Working data start
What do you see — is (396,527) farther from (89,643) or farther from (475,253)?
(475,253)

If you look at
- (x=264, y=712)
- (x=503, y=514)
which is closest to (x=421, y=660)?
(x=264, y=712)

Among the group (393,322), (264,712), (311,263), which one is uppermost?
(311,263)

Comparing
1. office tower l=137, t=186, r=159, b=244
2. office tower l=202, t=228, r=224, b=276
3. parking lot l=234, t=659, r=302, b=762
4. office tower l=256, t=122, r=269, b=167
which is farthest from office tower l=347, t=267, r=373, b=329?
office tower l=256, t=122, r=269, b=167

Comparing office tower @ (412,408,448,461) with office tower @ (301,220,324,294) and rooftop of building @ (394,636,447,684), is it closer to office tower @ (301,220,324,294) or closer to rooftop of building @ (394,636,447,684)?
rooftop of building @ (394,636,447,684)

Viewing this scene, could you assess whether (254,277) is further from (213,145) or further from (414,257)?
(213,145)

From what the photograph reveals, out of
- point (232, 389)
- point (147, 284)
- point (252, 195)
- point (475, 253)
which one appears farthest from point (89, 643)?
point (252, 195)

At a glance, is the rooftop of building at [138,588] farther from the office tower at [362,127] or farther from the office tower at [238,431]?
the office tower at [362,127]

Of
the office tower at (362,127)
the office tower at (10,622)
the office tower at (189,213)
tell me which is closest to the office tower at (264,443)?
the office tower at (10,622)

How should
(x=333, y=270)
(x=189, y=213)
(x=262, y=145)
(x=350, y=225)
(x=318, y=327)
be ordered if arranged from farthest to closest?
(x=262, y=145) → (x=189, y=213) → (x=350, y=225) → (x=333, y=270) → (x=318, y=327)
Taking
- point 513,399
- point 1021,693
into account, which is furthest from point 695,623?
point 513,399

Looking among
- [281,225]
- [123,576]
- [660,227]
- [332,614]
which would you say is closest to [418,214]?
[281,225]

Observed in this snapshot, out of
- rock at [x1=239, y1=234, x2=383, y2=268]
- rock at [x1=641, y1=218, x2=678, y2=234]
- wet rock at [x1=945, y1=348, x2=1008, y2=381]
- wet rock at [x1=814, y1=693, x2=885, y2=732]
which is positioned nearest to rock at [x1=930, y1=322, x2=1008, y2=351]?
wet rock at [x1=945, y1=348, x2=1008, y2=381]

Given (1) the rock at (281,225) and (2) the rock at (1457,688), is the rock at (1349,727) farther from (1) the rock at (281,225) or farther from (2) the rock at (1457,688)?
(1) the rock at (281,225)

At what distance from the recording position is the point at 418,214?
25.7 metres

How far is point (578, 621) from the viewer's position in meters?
Working data end
__Work to do__. Put everything from the line containing "At what distance" down to the end of the listing into a Markdown table with the columns Row and Line, numbering each row and leaving out blank lines.

__Solution to this exercise__.
| Row | Line |
|---|---|
| 1 | At what distance from the recording position is the point at 418,214? |
| 2 | 25.7 metres |
| 3 | How far is point (578, 621) from the viewer's position in meters? |